Youth not only continue to use vaping products, but also are ill-informed about the health risks of e-cigarettes. 76% of eleventh graders saying there is either no, slight or a moderate risk to using e-cigarettes. E-cigarette marketing efforts have included child-friendly flavorings and misinformation related to the safety of vaping products.
These survey results come amid the same time the Minnesota Department of Health (MDH) and partners around the country are racing to determine the cause of severe lung injuries associated with vaping. The latest Minnesota count is now 55 confirmed or probable cases of vaping-related severe lung injuries, and one death. Nationwide, more than 800 cases have been reported to the Centers for Disease Control and Prevention.
“Vaping is a public health crisis for young Minnesotans, and it is critical that we act now to bring the rate down,” said Governor Walz.
Governor Walz has directed the commissioners of health and education to work together to launch an aggressive outreach campaign to provide school officials with information and resources to help as they struggle with vaping in schools. This includes conducting informational briefings across the state as well as other activities to get information to parents, students and health care providers to make sure people understand the risks of vaping.
“Our goal must be to make sure young people and the adults in their lives have the information, support, and resources to fight back against those profiting at the expense of our children’s health and well-being,” said Walz.
“As the mom of a child with asthma and as someone who has advocated for children for my entire career, I am deeply concerned about the rising rates of vaping in our schools and the potential health risks for our future generation, eighth-graders don’t have lobbyists, it’s our responsibility as elected officials, advocates, and adults to fight back on their behalf,” said Lieutenant Governor Peggy Flanagan.

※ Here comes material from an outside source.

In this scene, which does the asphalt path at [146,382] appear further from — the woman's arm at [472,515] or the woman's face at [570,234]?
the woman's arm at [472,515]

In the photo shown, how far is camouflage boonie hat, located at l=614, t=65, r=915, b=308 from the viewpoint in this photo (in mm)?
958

Governor Walz has also directed his Administration to determine a set of bold 2020 policy options to combat youth vaping. The list of legislative options under consideration includes: raising the statewide legal age for tobacco to 21; prohibiting the internet sale of tobacco products, e-cigarettes, and vaping products; prohibiting the sale of all flavored nicotine and tobacco products; and providing authority for MDH to declare a public health emergency in critical situations.
“The cases of severe lung injuries in Minnesota and other states show how dangerous vaping can be,” said Minnesota Health Commissioner Jan Malcolm.

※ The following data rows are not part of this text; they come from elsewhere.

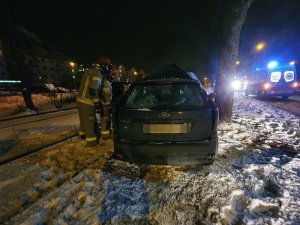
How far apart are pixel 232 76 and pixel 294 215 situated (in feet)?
18.3

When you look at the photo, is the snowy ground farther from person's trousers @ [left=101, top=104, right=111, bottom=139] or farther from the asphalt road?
the asphalt road

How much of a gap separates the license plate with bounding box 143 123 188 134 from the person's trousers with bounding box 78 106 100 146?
2.01 m

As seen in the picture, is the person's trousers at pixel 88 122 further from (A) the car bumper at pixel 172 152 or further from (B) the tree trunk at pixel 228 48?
(B) the tree trunk at pixel 228 48

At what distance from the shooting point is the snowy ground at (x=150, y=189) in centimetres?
281

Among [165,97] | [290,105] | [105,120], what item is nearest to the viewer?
[165,97]

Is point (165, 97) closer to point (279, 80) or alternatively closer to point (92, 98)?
point (92, 98)

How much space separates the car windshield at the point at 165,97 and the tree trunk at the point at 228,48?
3743 millimetres

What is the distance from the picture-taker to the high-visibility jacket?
4.94m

“We should all be very alarmed by the increasing number of eighth-graders who reported vaping, because we know that the earlier a person is exposed to nicotine, the greater their risk in terms of future brain development and addiction,” said Malcolm.

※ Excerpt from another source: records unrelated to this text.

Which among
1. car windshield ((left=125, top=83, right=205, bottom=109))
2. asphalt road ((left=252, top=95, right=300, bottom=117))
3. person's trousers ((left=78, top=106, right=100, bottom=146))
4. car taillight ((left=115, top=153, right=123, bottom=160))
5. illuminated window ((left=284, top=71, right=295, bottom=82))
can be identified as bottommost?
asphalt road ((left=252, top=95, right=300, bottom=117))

“We will work together to combat this problem, that’s why the Minnesota Department of Education is partnering with Commissioner Malcolm and the Department of Health and working with students, parents, and educators to make sure they have access to the critical information and resources about the health risks, prevention strategies, and how to address the use of vaping in schools,” said Minnesota Education Commissioner Mary Cathryn Ricker.